The government has even prevented relief organisations and churches from offering humanitarian aid to the thousands of families stranded on pavements and in the rubble of their homes in the middle of winter. People are being forced to move to holding camps before being despatched to remote, rural areas. They have been dispossessed and disenfranchised, and are at the mercy of local ZANU-PF bosses. It seems that, in return for food and shelter, the urban poor are expected to see the light and become agricultural labourers.

Mugabe is clearly running out of options to maintain his rule. As noted by War Veterans Association leader Jabulani Sibanda, once a ZANU-PF ally but now a critic, when a government relies on the "strength of its forces as opposed to support from the masses, people are like a coiled spring: if you suppress it, it comes together and becomes dangerous. They might not rise today, but rise they shall".

However, the masses did not rise during the June 9-10 stayaway job boycott organised by the Broad Alliance, which is composed of the main parliamentary opposition party the Movement for Democratic Change (MDC), the Zimbabwe Congress of Trade Unions (ZCTU), the National Constitutional Assembly, the Crisis in Zimbabwe Coalition and the Zimbabwe National Student's Union.

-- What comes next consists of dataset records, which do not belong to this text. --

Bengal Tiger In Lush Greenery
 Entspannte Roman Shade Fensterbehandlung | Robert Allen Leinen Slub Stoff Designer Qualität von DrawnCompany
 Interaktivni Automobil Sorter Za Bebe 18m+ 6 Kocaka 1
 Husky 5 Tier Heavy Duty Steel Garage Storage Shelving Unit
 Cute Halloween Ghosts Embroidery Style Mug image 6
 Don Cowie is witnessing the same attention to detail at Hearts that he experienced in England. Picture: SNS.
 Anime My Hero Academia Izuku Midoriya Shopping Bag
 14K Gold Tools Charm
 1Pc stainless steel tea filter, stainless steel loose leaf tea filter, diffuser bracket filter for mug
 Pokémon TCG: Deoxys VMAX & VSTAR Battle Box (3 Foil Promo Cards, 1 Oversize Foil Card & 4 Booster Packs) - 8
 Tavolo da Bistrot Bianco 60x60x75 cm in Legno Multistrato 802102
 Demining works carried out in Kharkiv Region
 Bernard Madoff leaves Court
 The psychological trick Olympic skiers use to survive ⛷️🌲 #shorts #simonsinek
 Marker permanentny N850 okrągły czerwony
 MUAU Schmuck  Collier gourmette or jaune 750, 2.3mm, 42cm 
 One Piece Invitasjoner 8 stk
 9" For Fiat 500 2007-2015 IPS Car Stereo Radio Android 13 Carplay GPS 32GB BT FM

The people are reeling under Mugabe's shock and terror campaign. The ZCTU is weak and compromised by its close relationship with the pro-imperialist and faction-ridden MDC. The MDC would prefer dialogue with the government to mass protests.

However, newer forces, such as those oriented to the National Constituent Assembly and the Zimbabwe Social Forum, remain confident. As limited as it was, the stayaway temporarily halted the demolitions and helped attract international outrage. The government has become rattled. While the demolitions are continuing, it now talks about rebuilding the razed suburbs and making more promises it has no hope, or intention, of keeping.

From Green Left Weekly, July 6, 2005.